The Millennium Girl dal punto di vista del gameplay resta sempre il remake di Etrian Odyssey, quindi, se per il comparto tecnico notiamo un netto miglioramento rispetto al titolo originale, il fattore giocabilità resta completamente fedele al titolo originale. All’interno di questa demo avremo a disposizione solamente un singolo piano di un dungeon da esplorare e la mappa è chiaramente ispirata a quella del primo capitolo, mantenendo inalterati gli elementi caratteristici anche se si nota un netto ridesign dell’ambientazione per renderla più avvincente. Oltre a questo già sappiamo che all’interno del gioco completo ci sarà la possibilità di utilizzare il floor jump, che insieme ad un nuovo livello di difficoltà, ovvero il Picnic, permetterà anche ai principianti di approcciare questo titolo senza alcuna possibilità di cadere nella frustrazione, come accadeva nel capitolo originale.

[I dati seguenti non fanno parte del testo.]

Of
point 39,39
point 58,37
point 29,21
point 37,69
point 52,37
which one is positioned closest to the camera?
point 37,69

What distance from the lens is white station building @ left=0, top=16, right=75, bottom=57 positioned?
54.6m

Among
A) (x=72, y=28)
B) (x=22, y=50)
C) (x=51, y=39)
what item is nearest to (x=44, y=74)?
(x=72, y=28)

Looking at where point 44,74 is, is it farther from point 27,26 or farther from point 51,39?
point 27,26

Sul piano della difficoltà, oltre al sopra citato Picnic, avremo la possibilità di scegliere anche il livello Standard, per chi è più “smaliziato” nelle meccaniche della serie ma che non ha voglia di sudare troppo per portare a conclusione il titolo e il livello Expert per chi ama avere un’avventura che possa impegnare completamente.

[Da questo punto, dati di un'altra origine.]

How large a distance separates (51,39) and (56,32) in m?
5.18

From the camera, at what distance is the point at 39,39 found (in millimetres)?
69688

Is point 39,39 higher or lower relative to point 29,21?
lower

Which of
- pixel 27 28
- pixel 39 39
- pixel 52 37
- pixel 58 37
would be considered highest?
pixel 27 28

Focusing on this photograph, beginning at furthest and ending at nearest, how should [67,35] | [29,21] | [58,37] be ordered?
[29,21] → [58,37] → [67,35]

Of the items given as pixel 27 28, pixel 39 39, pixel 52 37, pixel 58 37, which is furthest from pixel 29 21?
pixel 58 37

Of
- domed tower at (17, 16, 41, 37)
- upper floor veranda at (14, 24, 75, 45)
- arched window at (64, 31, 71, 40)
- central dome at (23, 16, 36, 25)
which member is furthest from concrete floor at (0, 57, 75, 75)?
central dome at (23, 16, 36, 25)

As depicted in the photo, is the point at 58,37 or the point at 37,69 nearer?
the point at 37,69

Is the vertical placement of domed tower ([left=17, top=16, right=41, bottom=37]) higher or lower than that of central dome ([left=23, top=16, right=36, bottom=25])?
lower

Le meccaniche del gioco nell’esplorazione e nei combattimenti restano sempre le stesse. Durante l’esplorazione avremo sempre la tipica visuale in prima persona presente in ogni capitolo della serie, ed oltre a questo avremo la possibilità di completare la mappa del dungeon tramite l’ausilio del touch screen della console e del pennino. Potremo disegnare i bordi della mappa, colorare le zone di diversi colori magari per ricordare qualche eventuale differenza di atmosfera o ricordare la presenza di qualche oggetto particolare, che potrebbe essere specificato meglio con un particolare segnalino presente nella legenda laterale.
Gli scontri come sempre saranno caratterizzati da un sistema a turni con a nostra disposizione il solito ventaglio di possibilità dato dalle classi dei personaggi che avremo all’interno del nostro party. Attacco, difesa, abilità, oggetti e altro ci permetteranno quindi affrontare le creature che si pareranno tra noi e la nostra missione.

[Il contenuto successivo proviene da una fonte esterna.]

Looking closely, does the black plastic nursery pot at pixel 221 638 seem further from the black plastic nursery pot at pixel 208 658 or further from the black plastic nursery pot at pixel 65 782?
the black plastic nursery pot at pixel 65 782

Il gioco tecnicamente parlando è stato aggiornato con ottima cura. Le cutscene presenti sono state realizzate in pieno stile anime con un doppiaggio completamente in inglese come i testi a schermo durante la demo e attualmente sfuggono informazioni in merito a come sarà localizzato il gioco, ma difficilmente mancherà l’italiano all’interno della produzione finale. Il miglioramento grafico è evidente e anche l’effetto 3D inserito all’interno dei dialoghi si sente, infatti il senso di profondità dato da questa feature della console portatile di Nintendo è evidente e noterete il senso di prospettiva presente tra il personaggio con cui state parlando e il fondale dell’ambientazione.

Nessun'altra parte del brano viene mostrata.